Judge Irvine, writing for a 2-1 majority, held that, at least for self-insurers like Banner, the denial of attorneys’ fees was appropriate.  Banner argued that only the claimant had an obligation to pay any contingent fee.  Claimant argued that Banner, as the disability benefits provider, should help pay because it benefited from her litigation of the workers’ compensation claim.  Specifically, Claimant argued that the “common fund doctrine” should apply.  Under that equitable rule, when someone hires an attorney in an effort to preserve a common fund, “that person may be entitled to have their attorney’s fees paid out of that fund.”  Hobson v. Mid-Century Ins. Co., 199 Ariz. 525, 531, 19 P.3d 1241, 1247 (App. 2001).  The majority rejected the Claimant’s argument, reasoning that the Claimant had been fully compensated already.  In addition, as a self-insurer, Banner did not stand to gain from the Claimant’s successful litigation because Banner simply transferred funds from its workers’ compensation division to its short-term disability benefits division.

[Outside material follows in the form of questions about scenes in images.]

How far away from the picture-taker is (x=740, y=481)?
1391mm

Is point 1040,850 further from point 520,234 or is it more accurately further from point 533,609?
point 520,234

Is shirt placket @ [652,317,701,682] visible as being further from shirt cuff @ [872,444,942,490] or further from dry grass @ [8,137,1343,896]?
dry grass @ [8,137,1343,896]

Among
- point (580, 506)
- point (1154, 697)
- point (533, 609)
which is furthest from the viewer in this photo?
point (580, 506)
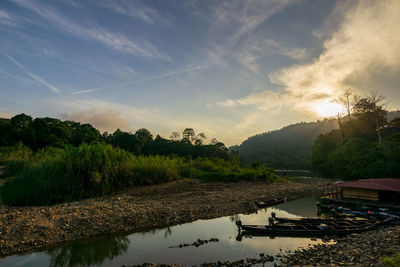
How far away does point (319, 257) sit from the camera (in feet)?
26.8

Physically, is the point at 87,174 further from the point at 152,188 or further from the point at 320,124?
the point at 320,124

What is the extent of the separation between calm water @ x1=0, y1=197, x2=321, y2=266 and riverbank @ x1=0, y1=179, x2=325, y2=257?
693 millimetres

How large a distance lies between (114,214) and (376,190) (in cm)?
1844

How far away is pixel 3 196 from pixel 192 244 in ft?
41.3

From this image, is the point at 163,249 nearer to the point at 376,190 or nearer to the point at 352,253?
the point at 352,253

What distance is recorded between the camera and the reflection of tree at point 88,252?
8.78m

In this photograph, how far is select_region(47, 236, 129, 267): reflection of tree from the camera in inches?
346

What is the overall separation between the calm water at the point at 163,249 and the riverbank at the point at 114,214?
69 cm

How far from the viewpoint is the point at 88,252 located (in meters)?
9.52

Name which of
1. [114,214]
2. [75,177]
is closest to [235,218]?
[114,214]

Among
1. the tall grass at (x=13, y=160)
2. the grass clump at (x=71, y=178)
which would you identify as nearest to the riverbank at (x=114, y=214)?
the grass clump at (x=71, y=178)

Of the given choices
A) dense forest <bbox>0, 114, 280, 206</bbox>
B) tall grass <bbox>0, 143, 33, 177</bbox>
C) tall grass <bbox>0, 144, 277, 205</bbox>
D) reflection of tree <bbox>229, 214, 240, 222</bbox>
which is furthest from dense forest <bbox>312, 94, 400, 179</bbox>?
tall grass <bbox>0, 143, 33, 177</bbox>

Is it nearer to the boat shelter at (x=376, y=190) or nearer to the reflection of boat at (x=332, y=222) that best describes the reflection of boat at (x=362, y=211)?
the boat shelter at (x=376, y=190)

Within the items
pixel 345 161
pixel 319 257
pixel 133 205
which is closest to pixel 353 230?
pixel 319 257
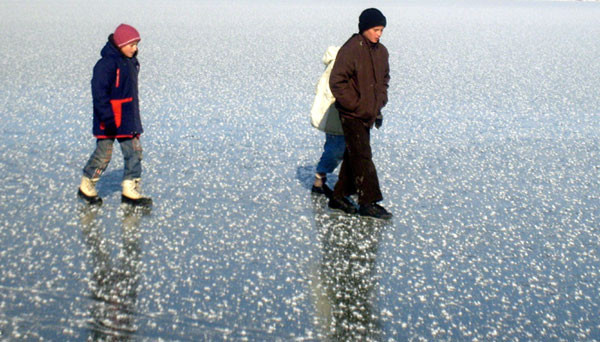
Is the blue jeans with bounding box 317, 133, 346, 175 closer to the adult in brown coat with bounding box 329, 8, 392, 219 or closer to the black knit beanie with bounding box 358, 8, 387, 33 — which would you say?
the adult in brown coat with bounding box 329, 8, 392, 219

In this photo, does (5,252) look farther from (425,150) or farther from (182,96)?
(182,96)

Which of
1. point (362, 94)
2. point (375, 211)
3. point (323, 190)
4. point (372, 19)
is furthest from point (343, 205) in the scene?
point (372, 19)

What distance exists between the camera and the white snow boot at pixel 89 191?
Result: 562cm

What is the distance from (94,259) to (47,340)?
3.36ft

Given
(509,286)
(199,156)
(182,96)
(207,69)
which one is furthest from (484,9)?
(509,286)

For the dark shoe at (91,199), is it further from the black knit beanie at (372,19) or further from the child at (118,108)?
→ the black knit beanie at (372,19)

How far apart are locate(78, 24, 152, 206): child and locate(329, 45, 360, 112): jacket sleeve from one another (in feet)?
4.24

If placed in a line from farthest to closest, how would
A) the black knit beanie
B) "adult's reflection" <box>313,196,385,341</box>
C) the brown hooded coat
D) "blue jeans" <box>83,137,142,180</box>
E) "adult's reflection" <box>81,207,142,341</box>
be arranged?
1. "blue jeans" <box>83,137,142,180</box>
2. the brown hooded coat
3. the black knit beanie
4. "adult's reflection" <box>313,196,385,341</box>
5. "adult's reflection" <box>81,207,142,341</box>

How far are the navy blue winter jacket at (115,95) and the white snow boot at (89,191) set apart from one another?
1.38ft

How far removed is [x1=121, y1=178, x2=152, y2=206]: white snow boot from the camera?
18.5ft

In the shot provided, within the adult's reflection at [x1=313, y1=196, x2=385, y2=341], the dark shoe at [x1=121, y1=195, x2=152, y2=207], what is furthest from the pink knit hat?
the adult's reflection at [x1=313, y1=196, x2=385, y2=341]

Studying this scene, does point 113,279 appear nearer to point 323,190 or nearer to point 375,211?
point 375,211

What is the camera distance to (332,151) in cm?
589

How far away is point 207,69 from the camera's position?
12.3m
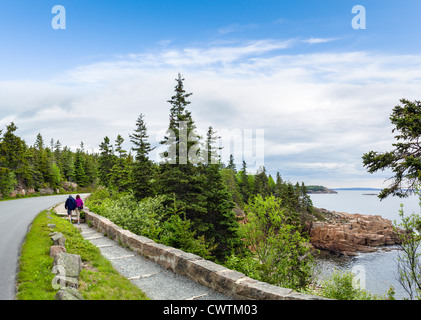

Judge Orozco writing in dissent would have held that any time a worker successfully litigates a workers’ compensation claim, and the resulting award reimburses a short-term disability benefits carrier, attorneys’ fees should be deducted from the reimbursement.  The dissent reasoned that the majority’s refusal to apply the common fund doctrine will discourage attorneys from taking workers’ compensation cases on a contingency basis, and will discourage workers from pursuing workers’ compensation claims if they receive short-term disability benefits.  In addition, the dissent thought A.R.S. § 23-1069, which authorizes the ICA to grant reasonable attorneys’ fees in workers’ compensation cases, indicated that the legislature intended attorneys’ fees to be paid out of workers’ compensation awards.

Judge Irvine authored the opinion; Judge Hall concurred.  Judge Orozco authored the dissent.